Task material:
+ + + + +

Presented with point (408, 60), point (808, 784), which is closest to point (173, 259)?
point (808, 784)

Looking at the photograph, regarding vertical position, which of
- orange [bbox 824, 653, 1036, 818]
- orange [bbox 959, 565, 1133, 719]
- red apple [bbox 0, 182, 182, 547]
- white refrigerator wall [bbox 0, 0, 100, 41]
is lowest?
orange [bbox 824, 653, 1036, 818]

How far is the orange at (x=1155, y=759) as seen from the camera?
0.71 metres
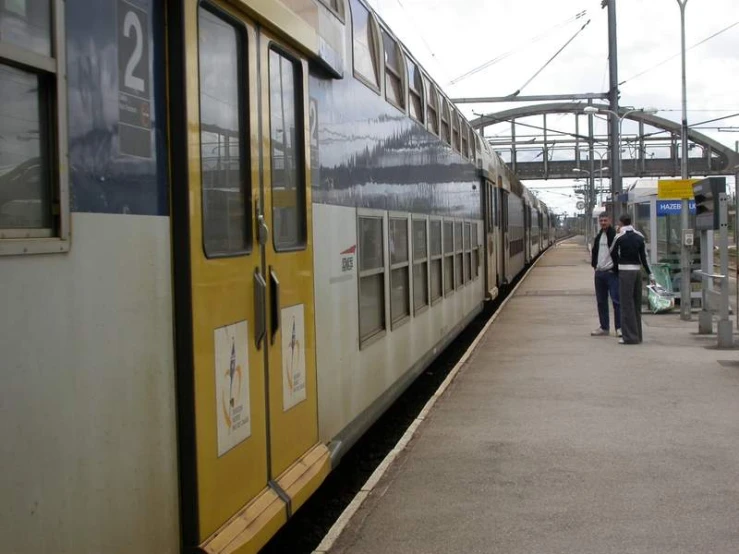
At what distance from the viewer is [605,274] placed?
1309 centimetres

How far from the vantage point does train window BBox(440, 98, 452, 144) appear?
10961 millimetres

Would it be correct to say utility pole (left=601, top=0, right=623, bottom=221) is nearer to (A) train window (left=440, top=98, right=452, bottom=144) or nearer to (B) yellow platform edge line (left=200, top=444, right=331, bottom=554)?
(A) train window (left=440, top=98, right=452, bottom=144)

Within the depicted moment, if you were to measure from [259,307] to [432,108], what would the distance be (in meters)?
6.53

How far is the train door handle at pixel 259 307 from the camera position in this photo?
3.96 metres

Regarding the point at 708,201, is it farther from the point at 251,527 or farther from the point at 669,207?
the point at 251,527

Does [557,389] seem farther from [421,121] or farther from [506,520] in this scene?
[506,520]

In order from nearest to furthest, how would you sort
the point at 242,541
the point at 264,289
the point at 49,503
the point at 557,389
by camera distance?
the point at 49,503 < the point at 242,541 < the point at 264,289 < the point at 557,389

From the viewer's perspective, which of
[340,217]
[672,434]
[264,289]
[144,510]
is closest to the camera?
[144,510]

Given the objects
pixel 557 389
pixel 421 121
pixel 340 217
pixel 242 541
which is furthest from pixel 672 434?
pixel 242 541

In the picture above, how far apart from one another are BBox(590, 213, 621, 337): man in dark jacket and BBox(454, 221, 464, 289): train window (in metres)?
2.05

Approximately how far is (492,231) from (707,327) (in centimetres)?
583

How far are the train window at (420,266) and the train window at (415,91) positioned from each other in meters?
1.05

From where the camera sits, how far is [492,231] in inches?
714

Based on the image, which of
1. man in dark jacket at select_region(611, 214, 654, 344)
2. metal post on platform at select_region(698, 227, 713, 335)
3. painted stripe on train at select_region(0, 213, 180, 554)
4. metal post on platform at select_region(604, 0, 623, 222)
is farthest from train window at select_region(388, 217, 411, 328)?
metal post on platform at select_region(604, 0, 623, 222)
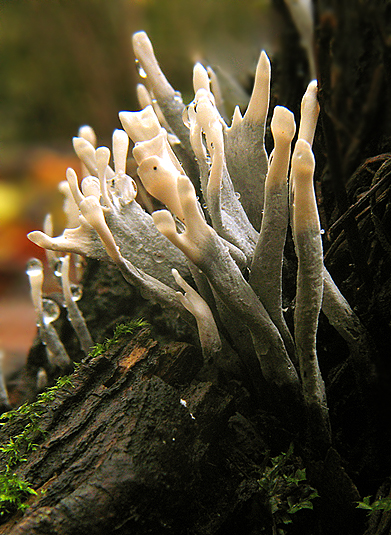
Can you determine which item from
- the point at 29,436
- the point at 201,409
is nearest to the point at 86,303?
the point at 29,436

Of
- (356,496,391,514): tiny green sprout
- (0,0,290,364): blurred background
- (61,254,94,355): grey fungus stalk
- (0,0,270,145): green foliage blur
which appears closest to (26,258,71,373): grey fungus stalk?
(61,254,94,355): grey fungus stalk

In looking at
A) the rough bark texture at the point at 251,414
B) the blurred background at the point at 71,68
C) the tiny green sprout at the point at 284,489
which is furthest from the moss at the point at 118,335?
the blurred background at the point at 71,68

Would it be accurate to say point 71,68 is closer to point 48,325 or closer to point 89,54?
point 89,54

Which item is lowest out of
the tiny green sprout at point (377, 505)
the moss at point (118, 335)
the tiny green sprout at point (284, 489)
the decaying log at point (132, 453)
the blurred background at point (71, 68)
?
the tiny green sprout at point (377, 505)

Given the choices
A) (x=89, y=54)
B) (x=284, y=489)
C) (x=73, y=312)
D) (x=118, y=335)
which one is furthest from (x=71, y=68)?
(x=284, y=489)

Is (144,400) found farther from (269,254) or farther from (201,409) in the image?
(269,254)

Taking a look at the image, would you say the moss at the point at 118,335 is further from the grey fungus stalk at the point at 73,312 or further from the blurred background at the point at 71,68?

+ + + + +

Written task:
Rewrite all the records above with every "moss" replaced by "lichen" and nothing else changed. Leave the pictures out of your answer.

Response to this task:
Presented with point (408, 60), point (808, 784), which is closest to point (173, 259)?
point (808, 784)

Looking at the photograph, regarding vertical position, which of
- orange [bbox 824, 653, 1036, 818]
- orange [bbox 959, 565, 1133, 719]
- red apple [bbox 0, 182, 182, 547]
- white refrigerator wall [bbox 0, 0, 100, 41]
is lowest?
orange [bbox 824, 653, 1036, 818]

How far is the orange at (x=1155, y=759) as seen from the camera?
0.71 metres
At what distance from the viewer is [605,274] placed?
1309 centimetres

How far from the vantage point does train window BBox(440, 98, 452, 144) appear?
10961 millimetres

Would it be correct to say utility pole (left=601, top=0, right=623, bottom=221) is nearer to (A) train window (left=440, top=98, right=452, bottom=144) or nearer to (B) yellow platform edge line (left=200, top=444, right=331, bottom=554)?
(A) train window (left=440, top=98, right=452, bottom=144)

Within the depicted moment, if you were to measure from [259,307] to [432,108], what would the distance be (in meters)?
6.53

How far is the train door handle at pixel 259 307 from the camera position in this photo?
3.96 metres

Regarding the point at 708,201, is it farther from the point at 251,527 or farther from the point at 669,207?
the point at 251,527

Does [557,389] seem farther from [421,121] or farther from [506,520] in this scene?
[506,520]

In order from nearest to furthest, how would you sort
the point at 242,541
the point at 264,289
the point at 49,503
the point at 557,389
by camera distance?
the point at 49,503 < the point at 242,541 < the point at 264,289 < the point at 557,389

From the viewer's perspective, which of
[340,217]
[672,434]
[264,289]
[144,510]
is closest to the camera?
[144,510]

Given the objects
pixel 557 389
pixel 421 121
pixel 340 217
pixel 242 541
which is furthest from pixel 672 434?
pixel 242 541

In the picture above, how far apart from one another are BBox(590, 213, 621, 337): man in dark jacket and BBox(454, 221, 464, 289): train window (in metres)?
2.05

Approximately how far is (492,231) from (707,327) (in centimetres)?
583

How far are the train window at (420,266) and the train window at (415,91) positioned from each other in meters?
1.05

From where the camera sits, how far is [492,231] in inches?
714

Based on the image, which of
1. man in dark jacket at select_region(611, 214, 654, 344)
2. metal post on platform at select_region(698, 227, 713, 335)
3. painted stripe on train at select_region(0, 213, 180, 554)
4. metal post on platform at select_region(604, 0, 623, 222)
is farthest from train window at select_region(388, 217, 411, 328)?
metal post on platform at select_region(604, 0, 623, 222)
Can you determine which item from
- the point at 29,436
- the point at 201,409
is nearest to the point at 86,303?
the point at 29,436

Of
- (356,496,391,514): tiny green sprout
- (0,0,290,364): blurred background
- (61,254,94,355): grey fungus stalk
- (0,0,270,145): green foliage blur
which appears closest to (26,258,71,373): grey fungus stalk?
(61,254,94,355): grey fungus stalk

In looking at
A) the rough bark texture at the point at 251,414
B) the blurred background at the point at 71,68
C) the tiny green sprout at the point at 284,489
which is furthest from the lichen at the point at 118,335?
the blurred background at the point at 71,68

Would it be accurate to say point 71,68 is closer to point 48,325 or closer to point 89,54?
point 89,54

Which item is lowest out of
the tiny green sprout at point (377, 505)
the lichen at point (118, 335)
the tiny green sprout at point (284, 489)
the decaying log at point (132, 453)
the blurred background at point (71, 68)
?
the tiny green sprout at point (377, 505)

Given the choices
A) (x=89, y=54)
B) (x=284, y=489)
C) (x=73, y=312)
D) (x=118, y=335)
which one is furthest from (x=71, y=68)?
(x=284, y=489)

Is (144,400) found farther from (269,254) or farther from (201,409) in the image?
(269,254)

Taking a look at the image, would you say the lichen at the point at 118,335 is further from the grey fungus stalk at the point at 73,312 or further from the blurred background at the point at 71,68?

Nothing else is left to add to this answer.